O Tribunal de Contas da União adiou, nesta 4ª feira (1º.jul.2026), a decisão sobre a solução consensual para a Concebra (Concessionária das Rodovias Centrais do Brasil), responsável por trechos das BRs 060, 153 e 262 no Distrito Federal, em Goiás e em Minas Gerais. O pedido de vista foi feito pelo ministro Jhonatan de Jesus, que terá 15 dias para devolver o processo ao plenário. É a 3ª vez que a análise do caso é interrompida na Corte de Contas.
A proposta em discussão busca encerrar a permanência da concessionária no corredor rodoviário e impedir que ela participe da nova licitação, mas também cria desconto de 65% sobre passivos regulatórios da empresa na ordem de R$ 3 bilhões. O processo trata da tentativa de repactuar o contrato remanescente da concessão da Concebra, firmado para a exploração do sistema rodoviário entre Brasília, Goiânia, Uberlândia, Uberaba e Belo Horizonte. A concessão original abrangia 1.176,5 km e foi assinada em 2014, com prazo de 30 anos.

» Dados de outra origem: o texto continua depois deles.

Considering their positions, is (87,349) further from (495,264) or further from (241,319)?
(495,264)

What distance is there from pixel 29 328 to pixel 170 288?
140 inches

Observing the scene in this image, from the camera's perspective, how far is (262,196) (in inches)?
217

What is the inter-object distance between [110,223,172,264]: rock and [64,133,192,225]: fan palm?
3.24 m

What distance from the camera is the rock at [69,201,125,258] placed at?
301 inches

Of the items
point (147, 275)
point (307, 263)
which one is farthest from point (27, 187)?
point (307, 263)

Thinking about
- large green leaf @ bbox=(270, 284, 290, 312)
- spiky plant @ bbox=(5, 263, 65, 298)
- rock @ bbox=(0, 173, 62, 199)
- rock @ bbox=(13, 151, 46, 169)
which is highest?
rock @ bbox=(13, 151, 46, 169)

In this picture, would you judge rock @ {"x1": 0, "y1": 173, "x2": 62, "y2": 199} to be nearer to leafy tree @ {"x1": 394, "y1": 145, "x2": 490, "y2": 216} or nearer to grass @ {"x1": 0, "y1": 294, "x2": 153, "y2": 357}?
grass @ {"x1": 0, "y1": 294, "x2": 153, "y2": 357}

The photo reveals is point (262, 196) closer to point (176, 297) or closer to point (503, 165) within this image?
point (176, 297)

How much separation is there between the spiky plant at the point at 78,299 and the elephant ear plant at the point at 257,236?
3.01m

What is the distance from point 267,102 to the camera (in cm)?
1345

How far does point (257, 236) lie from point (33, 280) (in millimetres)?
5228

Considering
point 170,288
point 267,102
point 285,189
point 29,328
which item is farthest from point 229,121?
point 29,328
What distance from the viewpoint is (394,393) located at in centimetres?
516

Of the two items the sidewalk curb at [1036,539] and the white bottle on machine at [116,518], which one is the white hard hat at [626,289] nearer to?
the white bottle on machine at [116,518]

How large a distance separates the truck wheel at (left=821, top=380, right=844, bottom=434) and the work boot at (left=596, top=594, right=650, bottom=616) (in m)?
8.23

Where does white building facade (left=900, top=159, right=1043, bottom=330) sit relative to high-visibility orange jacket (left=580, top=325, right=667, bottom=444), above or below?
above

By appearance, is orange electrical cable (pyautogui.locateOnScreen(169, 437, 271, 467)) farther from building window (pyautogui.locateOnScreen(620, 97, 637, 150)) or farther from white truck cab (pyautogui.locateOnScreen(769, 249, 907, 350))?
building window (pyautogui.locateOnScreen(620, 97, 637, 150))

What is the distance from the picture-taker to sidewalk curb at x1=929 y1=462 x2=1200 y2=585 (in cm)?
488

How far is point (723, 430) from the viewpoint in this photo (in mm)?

Depois que a concessionária pediu a relicitação de 2 trechos, o ativo foi reestruturado em 3 projetos: Rota Sertaneja, Rota do Zebu e Rota do Pequi. Os 2 primeiros já tiveram encaminhamento próprio. A discussão no TCU ficou concentrada no trecho remanescente, a Rota do Pequi.
A proposta foi construída pela ANTT (Agência Nacional de Transportes Terrestres), pelo Ministério dos Transportes e pela concessionária no âmbito da Secretaria de Soluções Consensuais do TCU. Em abril, o plenário da Corte aprovou o Acórdão 850 de 2026 , que não homologou definitivamente o acordo, mas autorizou a continuidade das tratativas com condicionantes. Entre elas, determinou que fossem justificados o percentual de desconto sobre os passivos regulatórios e as garantias apresentadas pela concessionária.
O Poder360 questionou o Grupo Triunfo, controlador da Concebra, sobre as manifestações dos ministros, mas não obteve resposta até a publicação desta reportagem. Este texto será atualizado assim que alguma manifestação for recebida. DANTAS E OLIVEIRA X WALTON E ZYMLER Na sessão desta 4ª feira (1º.jul), a divergência se concentrou na avaliação sobre o custo de aceitar ou rejeitar a solução consensual.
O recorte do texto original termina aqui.